### Excerpt provided

-- Start --

From: Gregory Heytings
Subject: bug#56393: Actually fix the long lines display bug
Date: Sat, 09 Jul 2022 08:24:38 +0000



I see that you decided to produce the "restriction" in init_iterator, which would, of course, work, but IMO it has a disadvantage: init_iterator is called a lot, so computing the "restriction" in it should be very fast. Your current implementation _is_ fast, but AFAIU its result is that we _always_ restrict the display code from seeing the entire buffer, even if there are no long lines in it, which I think is unnecessary. The original implementation only did that when it detected a long line, and I think we should keep it that way, because the "restriction" will inevitably have some negative effects, however minor, on what we display.


I don't think we can detect long lines reliably enough. The problem of the original implementation is what Gerd mentioned: "What happens when evaluating an expression in *scratch* that returns a really large result? Or maybe in a Shell buffer some large output?" and similar cases, like inserting the result of a shell command in the buffer. Detecting long lines in insert-file-contents is not enough to make sure that Emacs will always continue to behave normally when a long line is on display.

Note that we the current implementation does not always restrict display code from seeing the entire buffer, it does so in a few well-chosen places, everywhere else the display code sees the entire buffer.

-- End --

### Goal
Extend the message about the long lines display bug in Emacs with a few more sentences that follow on from its final paragraph.

### Material supplied
-- Start --

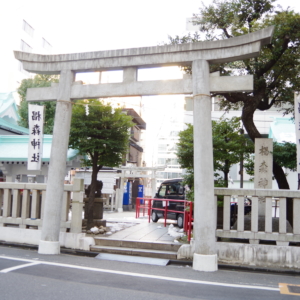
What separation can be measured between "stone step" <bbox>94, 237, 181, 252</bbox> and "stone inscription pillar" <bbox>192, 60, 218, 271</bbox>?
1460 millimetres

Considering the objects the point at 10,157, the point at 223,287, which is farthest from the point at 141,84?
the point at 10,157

-- End --
-- Start --

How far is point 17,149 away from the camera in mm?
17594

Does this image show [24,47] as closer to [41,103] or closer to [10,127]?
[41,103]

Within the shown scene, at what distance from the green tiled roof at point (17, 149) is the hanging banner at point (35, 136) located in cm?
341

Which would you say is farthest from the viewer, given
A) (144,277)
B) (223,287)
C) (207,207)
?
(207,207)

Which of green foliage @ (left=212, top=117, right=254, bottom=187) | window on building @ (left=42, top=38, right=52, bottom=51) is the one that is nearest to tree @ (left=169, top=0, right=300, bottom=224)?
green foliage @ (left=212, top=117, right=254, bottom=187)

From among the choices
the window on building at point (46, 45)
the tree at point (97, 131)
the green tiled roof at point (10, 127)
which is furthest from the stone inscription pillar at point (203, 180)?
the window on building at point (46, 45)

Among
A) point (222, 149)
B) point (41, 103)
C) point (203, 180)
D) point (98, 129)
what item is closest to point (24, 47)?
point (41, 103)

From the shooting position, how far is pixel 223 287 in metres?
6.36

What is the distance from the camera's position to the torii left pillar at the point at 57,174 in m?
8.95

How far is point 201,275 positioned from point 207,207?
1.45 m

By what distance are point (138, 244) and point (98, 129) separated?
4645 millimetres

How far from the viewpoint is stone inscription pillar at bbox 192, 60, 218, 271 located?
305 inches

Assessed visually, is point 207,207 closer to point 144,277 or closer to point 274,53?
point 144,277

-- End --
-- Start --

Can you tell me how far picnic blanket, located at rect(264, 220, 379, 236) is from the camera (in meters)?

-- End --

### Response
My proposal is to calculate the "restriction" in start_display. That function is called by all the commands/functions that use the display code outside of redisplay proper. (I think one or two such places call init_iterator directly, but we can either handle them specially or change them to use start_display.) In addition, to prevent even start_display doing more than necessary, redisplay_window should compute the restriction for the window that is about to be redisplayed, and store the values in 'struct window'; then init_iterator, if called inside redisplay, will then simply reuse those values, and start_display will refrain from computing them anew. (To know whether some code is invoked by redisplay, test the value of the global variable redisplaying_p.) This way, we could make the "restriction" smarter, and only apply it when needed. Another advantage is that this way the "restriction" will be the same for all the code that is called by redisplay_window, directly or indirectly, which I think is safer than having different "restrictions" computed by different functions.


Okay, thanks.  I'll try to do that.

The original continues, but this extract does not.